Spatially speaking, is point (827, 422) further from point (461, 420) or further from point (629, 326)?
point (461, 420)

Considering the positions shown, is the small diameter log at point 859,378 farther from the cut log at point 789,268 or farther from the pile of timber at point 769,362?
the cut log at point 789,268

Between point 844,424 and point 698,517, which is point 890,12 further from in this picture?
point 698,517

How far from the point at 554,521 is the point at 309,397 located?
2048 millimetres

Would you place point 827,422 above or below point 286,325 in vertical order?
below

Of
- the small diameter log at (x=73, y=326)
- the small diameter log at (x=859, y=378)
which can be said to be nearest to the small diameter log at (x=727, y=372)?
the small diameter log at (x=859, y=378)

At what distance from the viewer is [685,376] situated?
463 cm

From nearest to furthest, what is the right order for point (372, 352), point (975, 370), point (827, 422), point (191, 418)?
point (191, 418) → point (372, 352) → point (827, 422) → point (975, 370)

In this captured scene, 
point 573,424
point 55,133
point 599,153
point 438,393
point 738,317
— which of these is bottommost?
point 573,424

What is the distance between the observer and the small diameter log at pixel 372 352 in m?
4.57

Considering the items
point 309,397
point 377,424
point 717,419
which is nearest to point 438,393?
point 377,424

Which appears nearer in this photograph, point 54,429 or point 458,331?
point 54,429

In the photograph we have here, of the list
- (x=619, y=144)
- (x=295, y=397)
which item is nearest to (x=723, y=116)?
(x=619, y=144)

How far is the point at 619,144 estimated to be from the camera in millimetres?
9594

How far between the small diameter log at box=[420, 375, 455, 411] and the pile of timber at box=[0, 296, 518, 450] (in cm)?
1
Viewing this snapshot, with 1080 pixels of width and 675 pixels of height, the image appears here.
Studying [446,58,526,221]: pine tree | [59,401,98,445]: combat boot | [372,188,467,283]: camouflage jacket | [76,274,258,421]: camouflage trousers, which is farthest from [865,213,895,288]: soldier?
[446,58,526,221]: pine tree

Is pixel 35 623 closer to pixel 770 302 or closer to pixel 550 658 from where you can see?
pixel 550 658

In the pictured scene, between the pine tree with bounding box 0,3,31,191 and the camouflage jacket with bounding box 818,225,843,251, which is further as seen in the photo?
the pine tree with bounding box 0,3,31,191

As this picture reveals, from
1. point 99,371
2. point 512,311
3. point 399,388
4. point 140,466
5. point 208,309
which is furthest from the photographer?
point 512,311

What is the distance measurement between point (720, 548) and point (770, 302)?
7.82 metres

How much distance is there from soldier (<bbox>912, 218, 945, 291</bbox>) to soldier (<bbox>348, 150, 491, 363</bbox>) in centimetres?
------------------------
▶ **EXERCISE TASK**
Convert the rows, starting at the line containing "In the pictured" and ending at the last line of the rows, into a Markdown table with columns Num and Text, giving each line its number and leaving out blank lines.

▶ **OUTPUT OF THE TASK**
| Num | Text |
|---|---|
| 1 | In the pictured scene, between the pine tree with bounding box 0,3,31,191 and the camouflage jacket with bounding box 818,225,843,251, which is further as seen in the photo? |
| 2 | the pine tree with bounding box 0,3,31,191 |
| 3 | As this picture reveals, from |
| 4 | 1. point 99,371 |
| 5 | 2. point 512,311 |
| 6 | 3. point 399,388 |
| 7 | 4. point 140,466 |
| 8 | 5. point 208,309 |
| 9 | which is furthest from the photographer? |
| 10 | point 512,311 |
| 11 | What is the distance measurement between point (720, 548) and point (770, 302)? |
| 12 | 7.82 metres |
| 13 | How much distance is there from soldier (<bbox>912, 218, 945, 291</bbox>) to soldier (<bbox>348, 150, 491, 363</bbox>) in centimetres? |